** What is expected **
Can you rewrite the rows below, substituting "furthest" for every "farthest", starting with the line that contains "Within the scene" and going on through the end of the rows, with nothing else changed?

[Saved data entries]
— BEGIN —

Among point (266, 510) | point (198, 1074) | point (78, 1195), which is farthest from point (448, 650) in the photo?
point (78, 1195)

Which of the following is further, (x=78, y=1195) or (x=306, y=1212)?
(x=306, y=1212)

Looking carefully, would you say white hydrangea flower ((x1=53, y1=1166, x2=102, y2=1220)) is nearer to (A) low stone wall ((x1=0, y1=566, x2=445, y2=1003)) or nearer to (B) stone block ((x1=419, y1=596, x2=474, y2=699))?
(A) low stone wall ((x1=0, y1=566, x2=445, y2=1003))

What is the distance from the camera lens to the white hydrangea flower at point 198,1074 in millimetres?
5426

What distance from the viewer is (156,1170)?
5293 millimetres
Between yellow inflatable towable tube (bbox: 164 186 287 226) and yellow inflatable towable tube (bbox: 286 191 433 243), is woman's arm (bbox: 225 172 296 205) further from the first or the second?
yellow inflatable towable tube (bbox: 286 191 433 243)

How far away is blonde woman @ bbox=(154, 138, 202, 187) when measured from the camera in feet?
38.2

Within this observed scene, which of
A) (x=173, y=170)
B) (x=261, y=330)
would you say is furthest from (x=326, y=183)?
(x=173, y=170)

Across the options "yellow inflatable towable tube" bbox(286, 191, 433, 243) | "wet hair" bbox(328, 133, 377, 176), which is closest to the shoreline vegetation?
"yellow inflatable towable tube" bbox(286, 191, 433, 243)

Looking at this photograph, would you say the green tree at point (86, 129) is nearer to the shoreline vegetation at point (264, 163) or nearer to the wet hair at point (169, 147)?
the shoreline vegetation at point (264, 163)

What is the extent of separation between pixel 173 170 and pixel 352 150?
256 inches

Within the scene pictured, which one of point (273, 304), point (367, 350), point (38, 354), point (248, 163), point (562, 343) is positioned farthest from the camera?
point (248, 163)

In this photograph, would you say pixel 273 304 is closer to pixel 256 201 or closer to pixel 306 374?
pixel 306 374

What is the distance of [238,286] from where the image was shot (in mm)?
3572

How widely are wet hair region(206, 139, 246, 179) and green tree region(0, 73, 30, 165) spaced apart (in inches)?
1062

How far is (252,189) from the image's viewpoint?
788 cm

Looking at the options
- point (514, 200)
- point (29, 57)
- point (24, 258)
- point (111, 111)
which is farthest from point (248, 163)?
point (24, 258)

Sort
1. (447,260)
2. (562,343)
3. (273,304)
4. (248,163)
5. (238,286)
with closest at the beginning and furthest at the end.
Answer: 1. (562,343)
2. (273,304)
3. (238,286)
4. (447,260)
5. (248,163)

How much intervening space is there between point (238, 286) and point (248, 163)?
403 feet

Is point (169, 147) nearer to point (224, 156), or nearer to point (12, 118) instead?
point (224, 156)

— END —

** Task answer **
Within the scene pictured, which one of point (273, 304), point (367, 350), point (38, 354), point (248, 163), point (562, 343) is positioned furthest from the camera?
point (248, 163)

In this photograph, would you say pixel 273 304 is closer to pixel 256 201 or closer to pixel 306 374?
pixel 306 374

What is the distance of [238,286] from where the image was shot (in mm)?
3572

How widely are wet hair region(206, 139, 246, 179) and green tree region(0, 73, 30, 165) spaced apart (in inches)?
1062

How far is (252,189) from the image's viewpoint?
788 cm

Looking at the options
- point (514, 200)
- point (29, 57)
- point (24, 258)
- point (111, 111)
which is furthest from point (248, 163)?
point (24, 258)

Sort
1. (447,260)
2. (562,343)
3. (273,304)
4. (248,163)
5. (238,286)
with closest at the beginning and furthest at the end.
Answer: 1. (562,343)
2. (273,304)
3. (238,286)
4. (447,260)
5. (248,163)

How much intervening space is there between point (238, 286) and point (248, 163)?
403 feet

Is point (169, 147) nearer to point (224, 156), or nearer to point (12, 118) instead?
point (224, 156)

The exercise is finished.